The other interesting aspect in monitoring and accountability on the podcast involved environmental lawsuits. ClientEarth is a litigious charity that takes governments to court for not upholding existing laws pertaining to things like air quality and public/shareholder interests. Most recently they have sued the UK government claiming the failure to meet their legal carbon budgets contravenes the Human Rights Act. Hey politicians, welcome to following your own rules, does it taste as good as we described?
Plenty more where that came from
That is about as much as I can tell you without getting on the wrong side of the “39 ways to save the planet” crew. If you don’t want to listen to their podcast, I see they have also released a book of the same name. It includes a foreword from Arnold Schwarzenegger, a definite curve-bender on the brains vs brawns stereotype.

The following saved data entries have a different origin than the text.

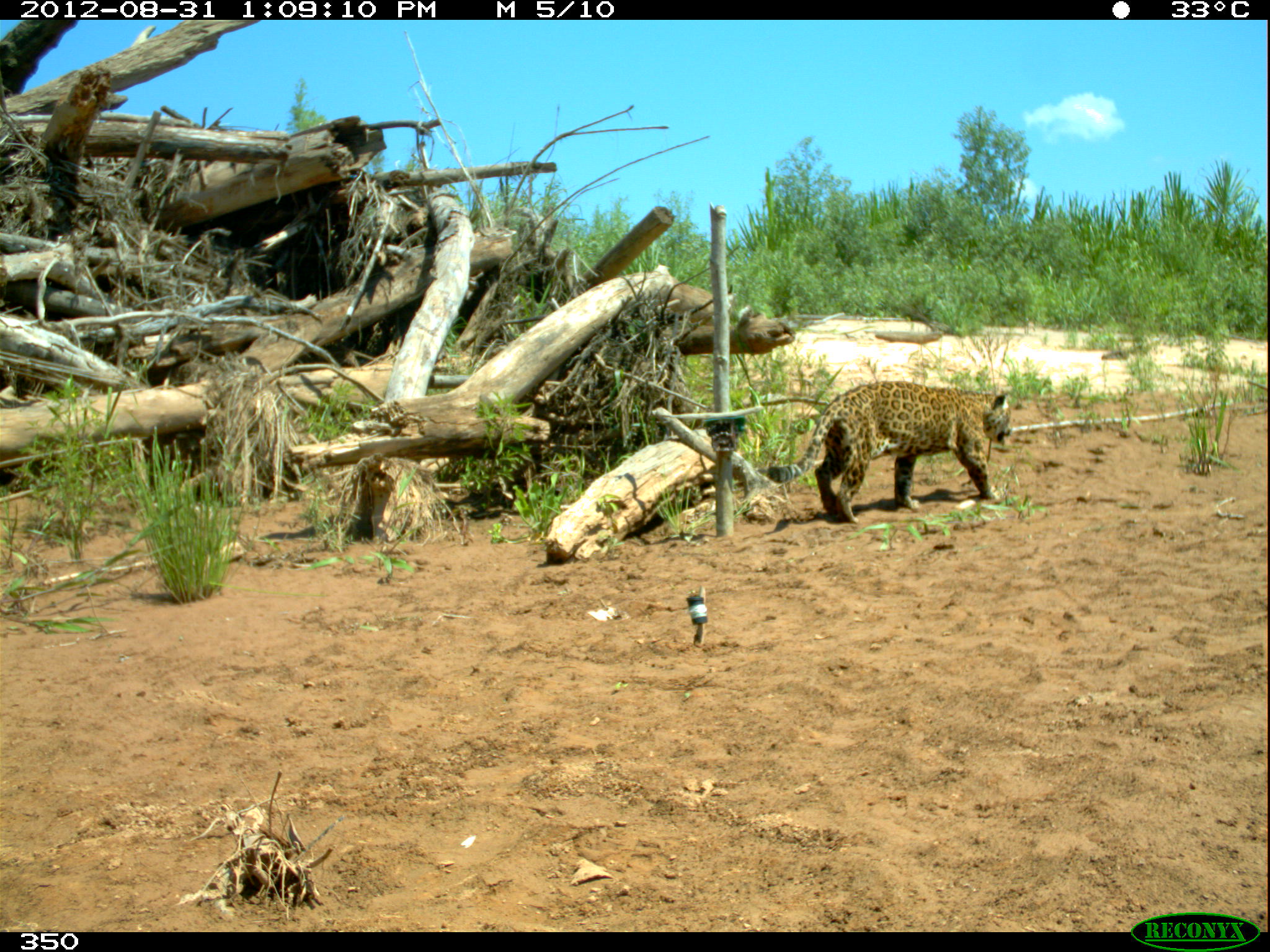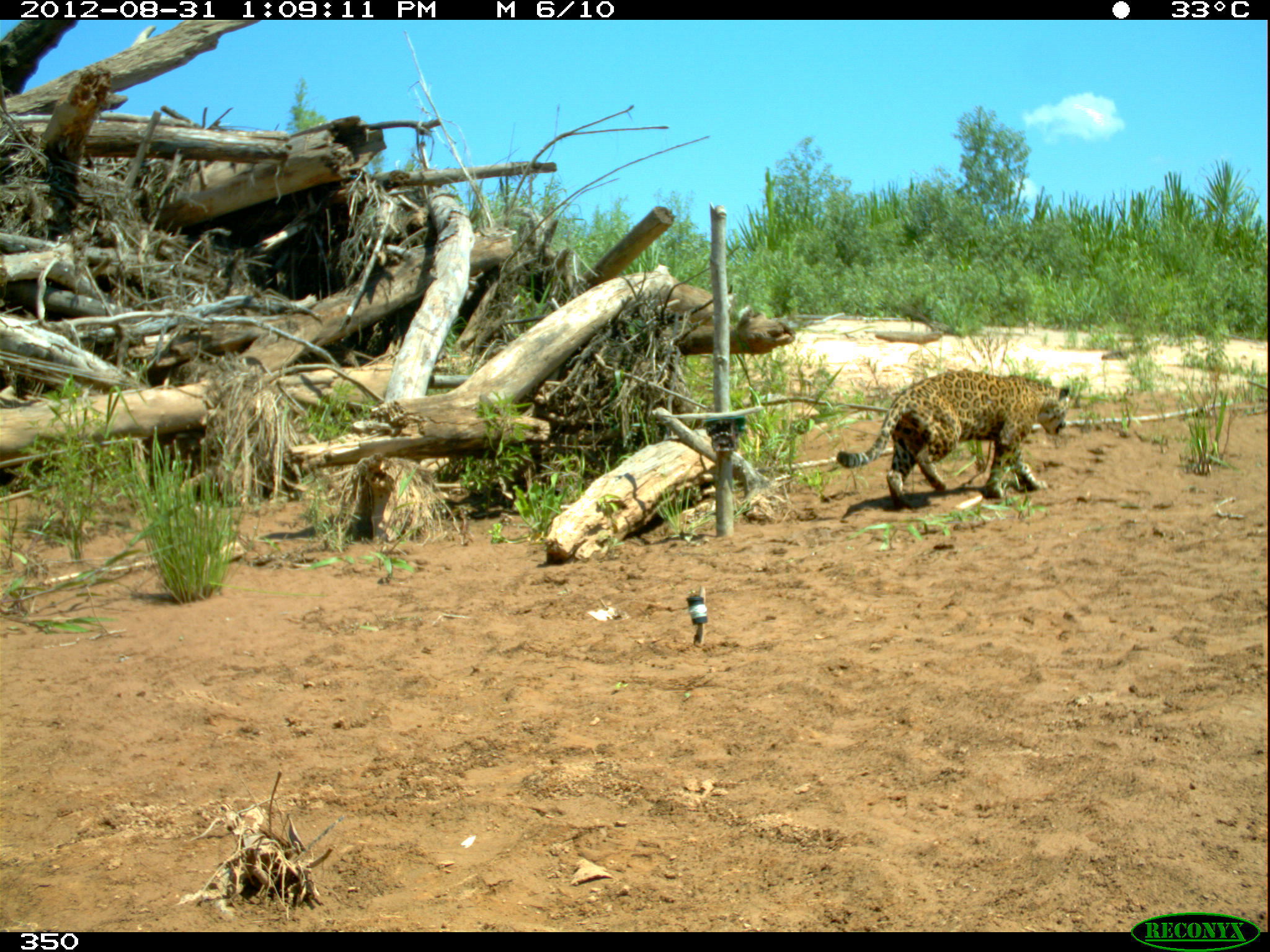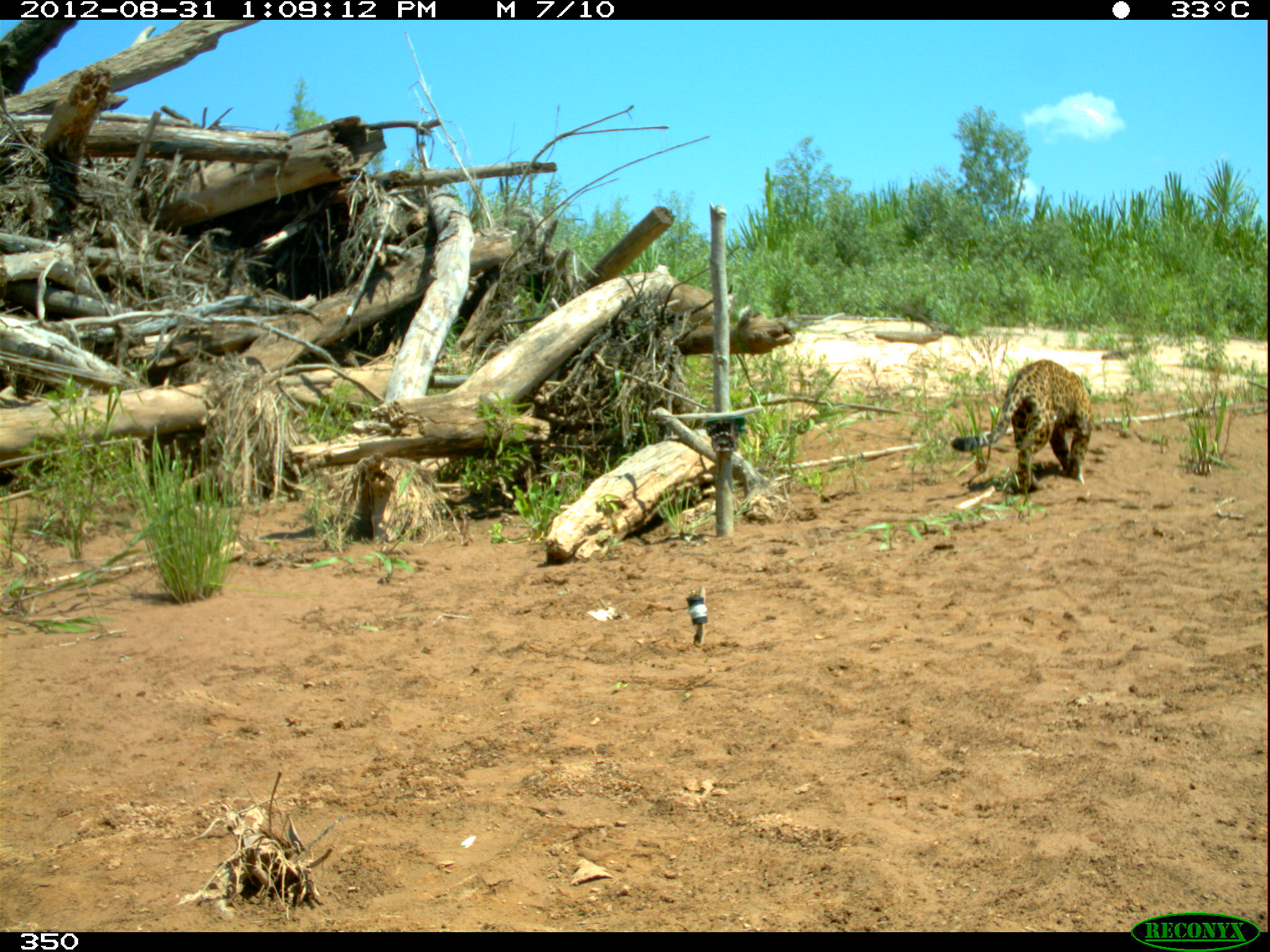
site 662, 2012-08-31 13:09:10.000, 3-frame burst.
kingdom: Animalia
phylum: Chordata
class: Mammalia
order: Carnivora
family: Felidae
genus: Panthera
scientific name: Panthera onca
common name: jaguar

Arnie was in the podcast at one point, explaining how the Californian Republicans and Democrats collaborated to bring in new environmental laws despite federal opposition.
“Environmentalists mean well… but they have a problem when it comes to communicating” the Terminator said. His philosophy is that nobody likes pollution, regardless of whether they think climate change is real or not, so put the wider ideology and finger-pointing aside and work together to stop releasing unwanted things into the air. There are a lot more than 39 ways to do that.
Many things weren’t discussed. Public transport wasn’t mentioned. Probably because few developed countries have public transport quite as bad as ours. The collateral benefits of not having to own a car extend far beyond emissions, but for whatever reason it remains unsolved. I am confident it’s on someone’s to-do list.
On the agricultural front, I have lost track of the number of breeding programmes in play to identify the high-efficiency and low-methane-producing livestock of the future.
There are absolutely oodles of low-hanging fruit waiting to be plucked off the emissions tree and wherever you look, there are people making it their business to grab them.
- Nicola Dennis is a scientist and data wrangler.